Department of Urology, University Medical Centre Utrecht, Utrecht, The Netherlands.
Eur Urol. 2011 Jul;60(1):159-66. doi: 10.1016/j.eururo.2011.03.016. Epub 2011 Mar 21.
Adult anterior urethral stricture disease is most often treated with dilatation or direct vision internal urethrotomy (DVIU). Although evidence suggests that anastomotic urethroplasty for short bulbar strictures is more efficient and cost effective in the long term, no consensus exists. It is unclear by whom and how often urethroplasties are performed in The Netherlands and how results are being evaluated.
To determine national practice patterns on management of anterior urethral strictures among Dutch urologists. This information will help to define the nationwide need for training in urethral surgery.
DESIGN, SETTING, AND PARTICIPANTS: We conducted a 16-question survey among all 323 Dutch urologists.

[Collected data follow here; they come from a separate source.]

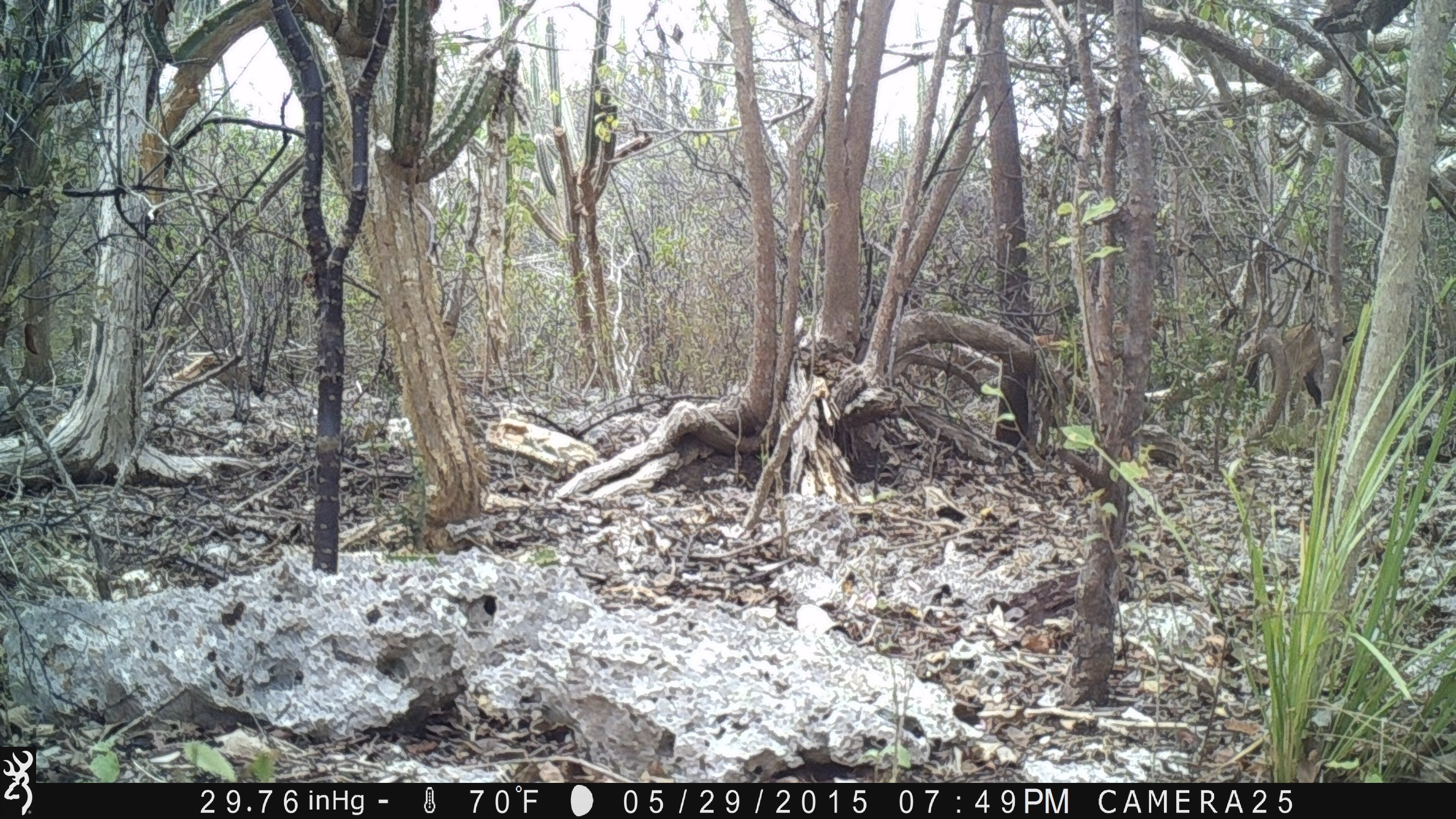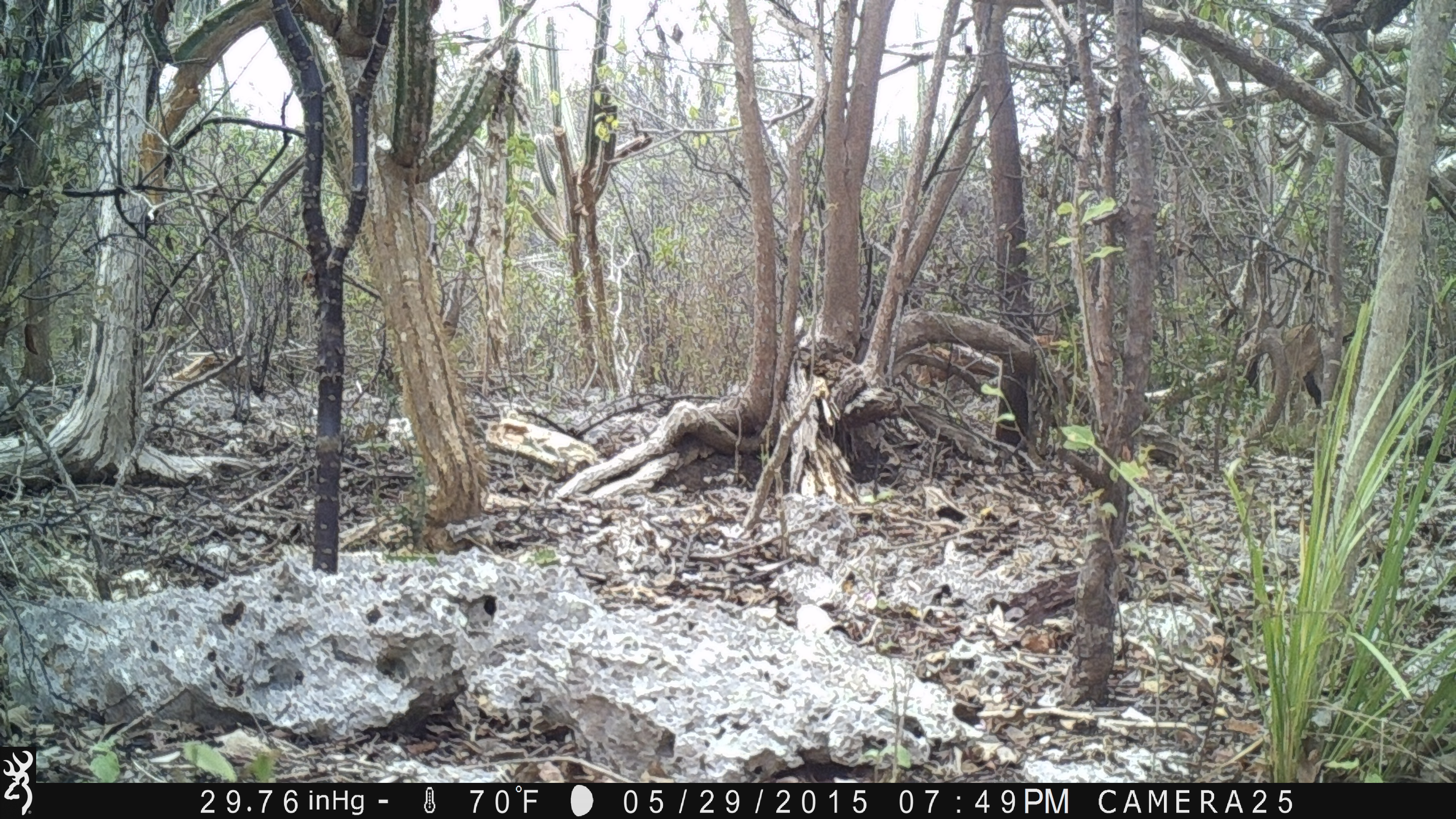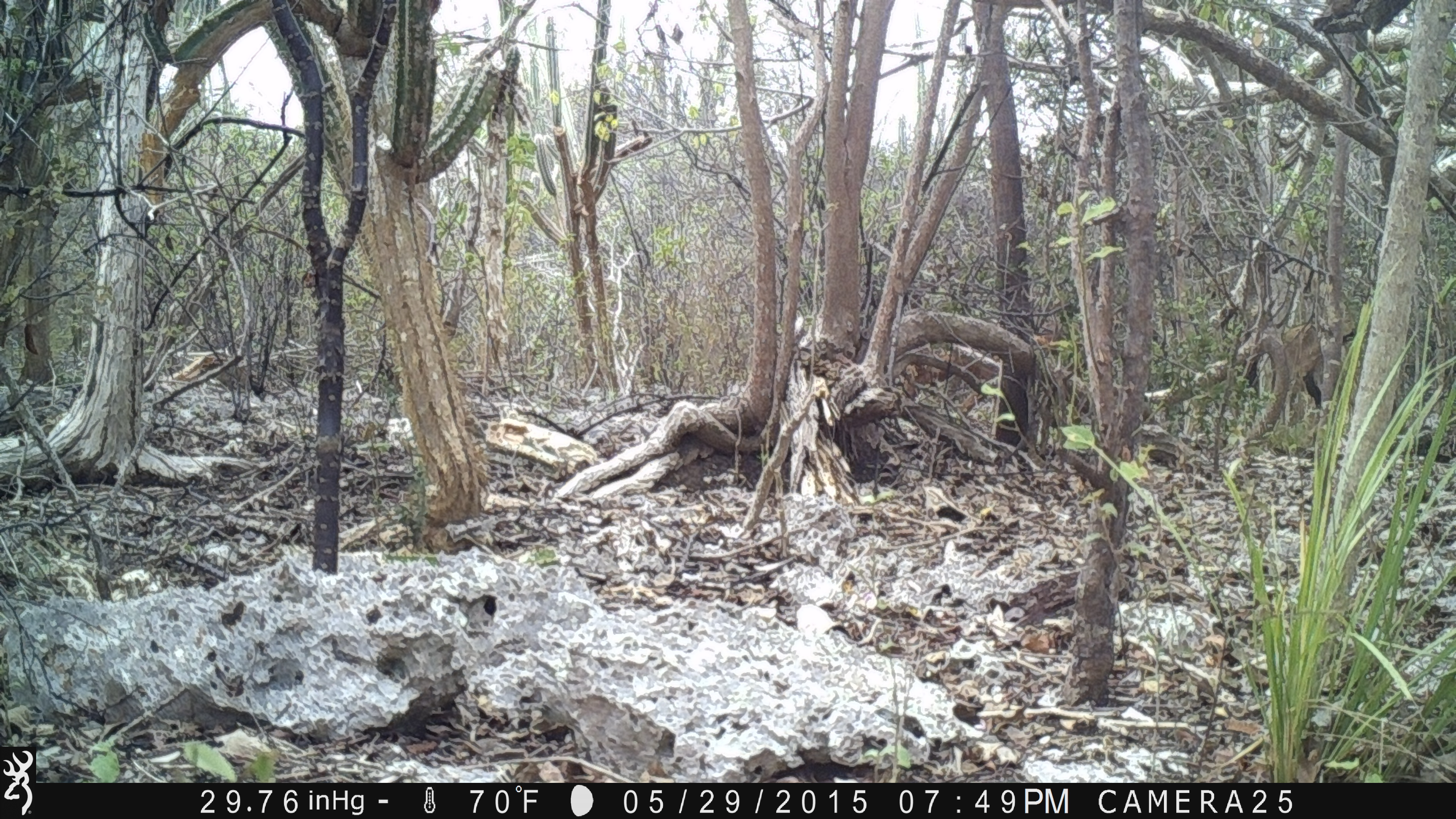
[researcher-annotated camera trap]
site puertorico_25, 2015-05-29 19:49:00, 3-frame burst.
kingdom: Animalia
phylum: Chordata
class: Mammalia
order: Artiodactyla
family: Bovidae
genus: Capra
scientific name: Capra hircus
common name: goat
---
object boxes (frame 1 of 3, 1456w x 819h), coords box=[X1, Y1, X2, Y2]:
goat: box=[1238, 316, 1343, 420]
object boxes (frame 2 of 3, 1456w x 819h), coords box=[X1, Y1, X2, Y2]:
goat: box=[1239, 315, 1338, 418]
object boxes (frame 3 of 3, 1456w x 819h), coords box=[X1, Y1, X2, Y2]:
goat: box=[1237, 315, 1342, 421]; box=[906, 347, 996, 410]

The response rate was 74%. DVIU was practised by 97% of urologists. Urethroplasty was performed at least once yearly by 23%, with 6% performing more than five urethroplasties annually. In the group of urologists younger than 50 yr of age, 13% performed urethroplasty, with 3% of those performing more than five annually. In the case of a 3.5-cm-long bulbar stricture, DVIU was preferred by 49% of responders. Even after two recurrences, 20% continued to manage a 1-cm-long bulbar stricture endoscopically. Of responders, 79% believed that urethroplasty should be proposed only after a failed endoscopic attempt. Diagnostic workup and evaluation of success varied greatly.
Most Dutch urologists believe that urethroplasty is an option only after failed DVIU. Endoscopic procedures are widely used, even when the risk of recurrence is virtually 100%. The definition of success is hampered by nonstandardised methods of follow-up. Only a small group of mainly older urologists frequently performs urethroplasties. Training programmes seem necessary to guarantee a high standard of care for stricture disease in The Netherlands. A pan-European practice survey might be interesting to clarify the need for centralised fellowship programmes.
成人前尿道狭窄疾病通常采用扩张或直接视觉尿道内切开术(DVIU)治疗。尽管有证据表明,对于短段球部狭窄,吻合尿道成形术在长期来看更有效且更具成本效益,但目前尚未达成共识。目前尚不清楚荷兰由谁以及多久进行一次尿道成形术,以及如何评估结果。
确定荷兰泌尿科医生治疗前尿道狭窄的管理模式。这些信息将有助于确定全国范围内尿道手术培训的需求。
设计、地点和参与者:我们向所有 323 名荷兰泌尿科医生进行了一项包含 16 个问题的调查。
回复率为 74%。97%的泌尿科医生采用 DVIU。23%的泌尿科医生每年至少进行一次尿道成形术,其中 6%的人每年进行超过 5 次尿道成形术。在年龄小于 50 岁的泌尿科医生组中,13%的人进行了尿道成形术,其中 3%的人每年进行超过 5 次。对于 3.5cm 长的球部狭窄,49%的受访者首选 DVIU。即使在两次复发后,20%的人仍继续采用内镜治疗 1cm 长的球部狭窄。79%的受访者认为,只有在内镜治疗失败后才应提出尿道成形术。诊断性检查和疗效评估差异很大。
大多数荷兰泌尿科医生认为,只有在 DVIU 治疗失败后才应考虑尿道成形术。即使复发风险几乎为 100%,内镜手术仍被广泛应用。由于随访方法不标准化,成功的定义受到阻碍。只有一小部分主要是年龄较大的泌尿科医生经常进行尿道成形术。培训计划似乎是必要的,以确保在荷兰对狭窄疾病提供高标准的护理。泛欧实践调查可能有助于阐明对集中式研究员计划的需求。